Mac snorts, looking at Dave. “Can you believe this shit? It’s fucking pathetic. Why else would a fucking DEA bitch show up here, spouting shit like that, if it weren’t true?”
Mac is many things, but smart is not one of them. “Why the fuck would she show up here, spouting that shit, if it was true? God, Mac! If I were an informant, working for her to try and bring you down, she would have just blown my cover and ruined her whole operation by talking to you. She would never have done it!”
A shadow of doubt flickers over Mac’s otherwise angry features. I’ve got him thinking, but it won’t be enough. I know it won’t. Men like Mac don’t spare another man’s life on the off chance they could be wrong about them. They kill them with their own bare hands in case they’re right.
“Then you deny knowing her?” he spits. “You’ve never met her in your entire life?”
“I’ve met her. She’s blackmailing me into helping her. It has nothing to do with you, though.”
“Bullshit.”
“It’s the truth. They found some dead body up in the mountains. They’re trying to pin the murder on the guys across the street.”
“On Mayfair?” Mac looks dubious. No doubt he has a fair few bodies of his own buried in the mountains that border the city. His mind is probably screaming at him, trying to recall when and where the other victims of his rage were all disposed of. “No one would be stupid enough to fuck with Mayfair. Not even the DEA,” he snaps. “If you’re gonna lie, you little fuck, you’d better come up with something slightly more believable.”
I bang the back of my head against the wall behind me, gritting my teeth. How the hell do you make a mad man see sense? Mac can be pretty reasonable when the mood takes him, but when he’s fired up and out for blood like this, sense isn’t any good to him, and therefore it’s banished from reach until later when cooler heads prevail.

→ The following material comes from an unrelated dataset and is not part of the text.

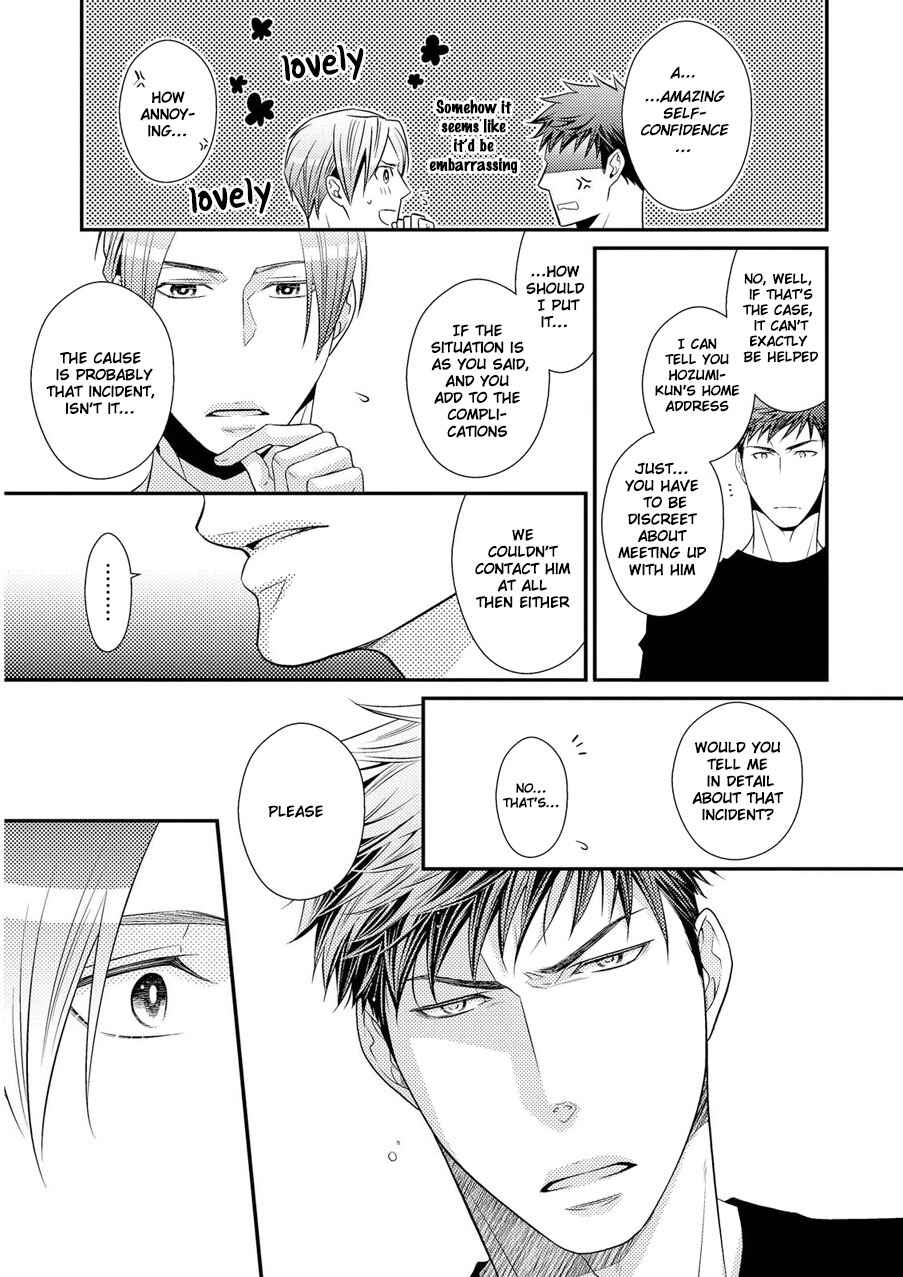 Page 22 Chapter 4 Hinekure Chaser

“They have history,” I say. “She’s been after him for a while now. Go and ask him. Go and ask Zeth about her, for fuck’s sake. He’ll tell you it’s true.”
“Ha! No fucking way. So you’re saying he knows about this bitch trying to pinch him for murder?”
I nod.
“There is no fucking way on this earth a man like him would know about her and she would be still drawing breath. Just no way. He’s old school. He’s one of Charlie Holsan’s boys. He’s like me. You don’t leave problems like that walking around, causing trouble, creating problems for you. You take care of them immediately and have done with it.”
Out of the corner of my eye, Dave is shifting uncomfortably from foot to foot. He’s hovering in the doorway, keeping an eye out for people approaching the shop from the street, while at the same time remaining close to help Mac if I become too much of a problem. Right now, he looks distinctly uncomfortable, like he has something to say but can’t quite bring himself to say it.
Mac spits onto the ground, stooping slowly to collect up another brick. He passes it from one hand to the other, coldly regarding me with distaste. “Maybe killing you isn’t enough, Reeves. After all the shit I’ve done for you, all the slack I’ve given you, you do this to me?” Shaking his head violently from side to side, he grunts, narrowing his eyes. “No. Killing you won’t be enough. Maybe Dave will go pay a visit to Millie after we’re done here. Seems like a kindness to me, in fact. Put the poor little bitch out of her misery once and for all. What do you say, Mase? You think we’d be doing her a favor?”
My body reacts without my permission. I fly at the old man, fists raised, and I hit him hard. His head kicks back, blood spattering everywhere as his nose makes a wet popping sound.
“Ho shit,” Dave whispers. “You did not just do that.”
I’m not listening to him, though. I’m deaf and I am blind to anything but the man lying on the ground before me. He can’t be allowed to hurt her. He just can’t be allowed to fucking hurt her. No matter what, I have to make sure Mac never comes within three fucking feet of Millie. Something’s in my hand, something uneven and rough against my already rough skin: a heel of shattered brick. That will do. When Mac was launching the bricks at me just now, he wasn’t really aiming properly. He was trying to scare me, to get me to admit to something that would damn me. When I throw the brick, I’m aiming right between the bastard’s eyes. He sees it coming way too late. Mac screams as the brick makes contact, holding his hands over his face. I don’t stop there, though. I pick up another brick, and another and another, throwing each one as hard as I can at his head until his hands fall away and his flesh is a bloody, messy pulp.
I can hear nothing but the loud rush of my blood hurtling through me.